BEGIN
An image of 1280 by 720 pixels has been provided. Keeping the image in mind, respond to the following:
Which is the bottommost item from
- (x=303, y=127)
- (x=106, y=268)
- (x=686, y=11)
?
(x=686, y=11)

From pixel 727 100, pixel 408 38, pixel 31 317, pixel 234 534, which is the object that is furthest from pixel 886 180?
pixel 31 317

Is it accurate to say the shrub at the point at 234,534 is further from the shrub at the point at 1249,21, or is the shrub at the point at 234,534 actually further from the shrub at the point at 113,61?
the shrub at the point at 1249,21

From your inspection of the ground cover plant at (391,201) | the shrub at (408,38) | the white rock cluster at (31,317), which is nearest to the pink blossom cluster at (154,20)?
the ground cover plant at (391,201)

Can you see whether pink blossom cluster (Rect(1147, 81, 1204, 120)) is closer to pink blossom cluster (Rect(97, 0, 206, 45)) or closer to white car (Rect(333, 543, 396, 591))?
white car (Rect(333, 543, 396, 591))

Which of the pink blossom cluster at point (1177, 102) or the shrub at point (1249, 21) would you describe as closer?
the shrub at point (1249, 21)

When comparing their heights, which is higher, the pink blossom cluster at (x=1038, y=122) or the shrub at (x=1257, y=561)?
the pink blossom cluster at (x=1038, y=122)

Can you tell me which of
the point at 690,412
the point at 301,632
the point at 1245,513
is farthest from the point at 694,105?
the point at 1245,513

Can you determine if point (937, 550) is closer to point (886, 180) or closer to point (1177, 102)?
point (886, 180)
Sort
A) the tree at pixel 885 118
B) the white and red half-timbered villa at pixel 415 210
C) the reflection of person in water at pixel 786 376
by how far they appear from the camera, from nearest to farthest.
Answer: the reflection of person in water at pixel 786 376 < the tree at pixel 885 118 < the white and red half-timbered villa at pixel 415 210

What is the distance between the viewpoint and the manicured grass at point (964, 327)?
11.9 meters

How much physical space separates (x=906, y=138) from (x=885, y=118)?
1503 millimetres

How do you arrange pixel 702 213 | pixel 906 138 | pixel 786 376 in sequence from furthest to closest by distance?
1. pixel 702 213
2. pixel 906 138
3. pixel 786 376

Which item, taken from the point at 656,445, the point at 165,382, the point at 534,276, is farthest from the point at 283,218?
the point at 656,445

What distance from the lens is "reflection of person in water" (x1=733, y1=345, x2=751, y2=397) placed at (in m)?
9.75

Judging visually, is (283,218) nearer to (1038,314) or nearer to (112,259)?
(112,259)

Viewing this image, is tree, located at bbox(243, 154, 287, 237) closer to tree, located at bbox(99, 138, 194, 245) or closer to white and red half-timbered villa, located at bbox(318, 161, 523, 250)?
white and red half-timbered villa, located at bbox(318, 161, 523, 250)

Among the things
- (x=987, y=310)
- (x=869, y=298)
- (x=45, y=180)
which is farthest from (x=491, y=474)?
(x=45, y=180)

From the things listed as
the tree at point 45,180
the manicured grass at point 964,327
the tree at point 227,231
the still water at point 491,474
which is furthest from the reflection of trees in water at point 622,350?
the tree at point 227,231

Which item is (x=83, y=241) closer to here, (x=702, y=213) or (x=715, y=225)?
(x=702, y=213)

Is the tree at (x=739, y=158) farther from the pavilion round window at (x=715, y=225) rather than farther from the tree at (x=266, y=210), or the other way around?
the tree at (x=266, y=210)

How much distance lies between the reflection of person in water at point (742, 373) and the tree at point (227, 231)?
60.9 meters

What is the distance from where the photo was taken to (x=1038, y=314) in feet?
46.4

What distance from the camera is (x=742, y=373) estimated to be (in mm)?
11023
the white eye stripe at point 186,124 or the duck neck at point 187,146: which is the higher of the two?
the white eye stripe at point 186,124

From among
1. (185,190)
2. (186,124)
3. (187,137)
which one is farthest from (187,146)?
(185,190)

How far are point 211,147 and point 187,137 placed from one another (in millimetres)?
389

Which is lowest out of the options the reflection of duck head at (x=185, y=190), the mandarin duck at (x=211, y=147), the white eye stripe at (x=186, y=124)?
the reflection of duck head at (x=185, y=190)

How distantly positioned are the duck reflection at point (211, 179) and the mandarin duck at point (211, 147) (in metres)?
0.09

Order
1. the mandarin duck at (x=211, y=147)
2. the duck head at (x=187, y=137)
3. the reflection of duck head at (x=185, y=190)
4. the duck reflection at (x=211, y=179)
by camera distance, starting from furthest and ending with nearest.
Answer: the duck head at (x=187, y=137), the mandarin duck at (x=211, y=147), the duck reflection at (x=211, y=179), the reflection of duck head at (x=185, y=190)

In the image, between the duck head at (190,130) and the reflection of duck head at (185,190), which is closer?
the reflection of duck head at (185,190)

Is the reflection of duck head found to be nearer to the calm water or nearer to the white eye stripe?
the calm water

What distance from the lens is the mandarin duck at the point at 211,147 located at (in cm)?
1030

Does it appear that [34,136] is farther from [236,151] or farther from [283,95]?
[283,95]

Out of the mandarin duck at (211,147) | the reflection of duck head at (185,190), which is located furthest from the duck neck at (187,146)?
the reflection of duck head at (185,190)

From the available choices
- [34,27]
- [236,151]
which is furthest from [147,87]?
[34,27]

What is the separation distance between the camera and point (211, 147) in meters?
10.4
END
* Task directions
Each line of the listing should be echoed back exactly.

* The completed task
An image of 1280 by 720 pixels has been provided. Keeping the image in mind, respond to the following:
Which is the bottommost item from
- (x=303, y=127)
- (x=106, y=268)
- (x=686, y=11)
?
(x=686, y=11)

From pixel 727 100, pixel 408 38, pixel 31 317, pixel 234 534, which is the object that is furthest from pixel 886 180?
pixel 31 317

Is it accurate to say the shrub at the point at 234,534 is further from the shrub at the point at 1249,21, or is the shrub at the point at 234,534 actually further from the shrub at the point at 113,61?
the shrub at the point at 1249,21

From your inspection of the ground cover plant at (391,201) | the shrub at (408,38) | the white rock cluster at (31,317), which is nearest to the pink blossom cluster at (154,20)?
the ground cover plant at (391,201)

Can you see whether pink blossom cluster (Rect(1147, 81, 1204, 120)) is closer to pink blossom cluster (Rect(97, 0, 206, 45)) or closer to white car (Rect(333, 543, 396, 591))?
white car (Rect(333, 543, 396, 591))

Which of the pink blossom cluster at point (1177, 102) or the shrub at point (1249, 21) would you describe as closer?
the shrub at point (1249, 21)

When comparing their heights, which is higher, the pink blossom cluster at (x=1038, y=122) or the shrub at (x=1257, y=561)?
the pink blossom cluster at (x=1038, y=122)

Can you tell me which of
the point at 690,412
the point at 301,632
the point at 1245,513
is farthest from the point at 694,105?
the point at 1245,513

Can you determine if point (937, 550) is closer to point (886, 180) or closer to point (1177, 102)?
point (886, 180)
Sort
A) the tree at pixel 885 118
B) the white and red half-timbered villa at pixel 415 210
C) the reflection of person in water at pixel 786 376
by how far they appear from the camera, from nearest to farthest.
Answer: the reflection of person in water at pixel 786 376 < the tree at pixel 885 118 < the white and red half-timbered villa at pixel 415 210

What is the distance between the viewpoint and the manicured grass at point (964, 327)?
11.9 meters

How much physical space separates (x=906, y=138) from (x=885, y=118)?
1503 millimetres

How do you arrange pixel 702 213 | pixel 906 138 | pixel 786 376 in sequence from furthest to closest by distance?
1. pixel 702 213
2. pixel 906 138
3. pixel 786 376

Which item, taken from the point at 656,445, the point at 165,382, the point at 534,276, is farthest from the point at 283,218?
the point at 656,445

What distance from the lens is "reflection of person in water" (x1=733, y1=345, x2=751, y2=397) placed at (in m)?
9.75

Judging visually, is (283,218) nearer to (1038,314) or nearer to (112,259)?
(112,259)

Viewing this image, is tree, located at bbox(243, 154, 287, 237) closer to tree, located at bbox(99, 138, 194, 245) or closer to white and red half-timbered villa, located at bbox(318, 161, 523, 250)?
white and red half-timbered villa, located at bbox(318, 161, 523, 250)

Among the things
- (x=987, y=310)
- (x=869, y=298)
- (x=45, y=180)
which is farthest from (x=491, y=474)?
(x=45, y=180)

From the things listed as
the tree at point 45,180
the manicured grass at point 964,327
the tree at point 227,231
the still water at point 491,474
which is furthest from the reflection of trees in water at point 622,350?
the tree at point 227,231

Which item is (x=83, y=241) closer to here, (x=702, y=213) or (x=715, y=225)?
(x=702, y=213)

Is the tree at (x=739, y=158) farther from the pavilion round window at (x=715, y=225) rather than farther from the tree at (x=266, y=210), or the other way around?
the tree at (x=266, y=210)

How much distance lies between the reflection of person in water at point (742, 373) and the tree at point (227, 231)?
60.9 meters

What is the distance from where the photo was taken to (x=1038, y=314) in feet?
46.4

What distance from the camera is (x=742, y=373) estimated to be (in mm)?
11023
the white eye stripe at point 186,124 or the duck neck at point 187,146: which is the higher of the two?
the white eye stripe at point 186,124

From among
1. (185,190)
2. (186,124)
3. (187,137)
which one is farthest from (187,146)?
(185,190)

How far are point 211,147 and point 187,137 placed from one another (in millimetres)?
389

Which is lowest out of the options the reflection of duck head at (x=185, y=190), the mandarin duck at (x=211, y=147), the white eye stripe at (x=186, y=124)?
the reflection of duck head at (x=185, y=190)

How distantly positioned are the duck reflection at point (211, 179) and the mandarin duck at point (211, 147) (in metres)?
0.09

Order
1. the mandarin duck at (x=211, y=147)
2. the duck head at (x=187, y=137)
3. the reflection of duck head at (x=185, y=190)
4. the duck reflection at (x=211, y=179)
by camera distance, starting from furthest and ending with nearest.
Answer: the duck head at (x=187, y=137), the mandarin duck at (x=211, y=147), the duck reflection at (x=211, y=179), the reflection of duck head at (x=185, y=190)

In the image, between the duck head at (190,130) and the reflection of duck head at (185,190), which is closer?
the reflection of duck head at (185,190)

Is the reflection of duck head found to be nearer to the calm water or nearer to the white eye stripe?
the calm water

What distance from the lens is the mandarin duck at the point at 211,147 located at (in cm)?
1030

Does it appear that [34,136] is farther from [236,151] or farther from [283,95]?
[283,95]

Out of the mandarin duck at (211,147) | the reflection of duck head at (185,190), which is located furthest from the duck neck at (187,146)?
the reflection of duck head at (185,190)

From the available choices
- [34,27]
- [236,151]
which is furthest from [147,87]?
[34,27]

What is the separation distance between the camera and point (211, 147) in meters?
10.4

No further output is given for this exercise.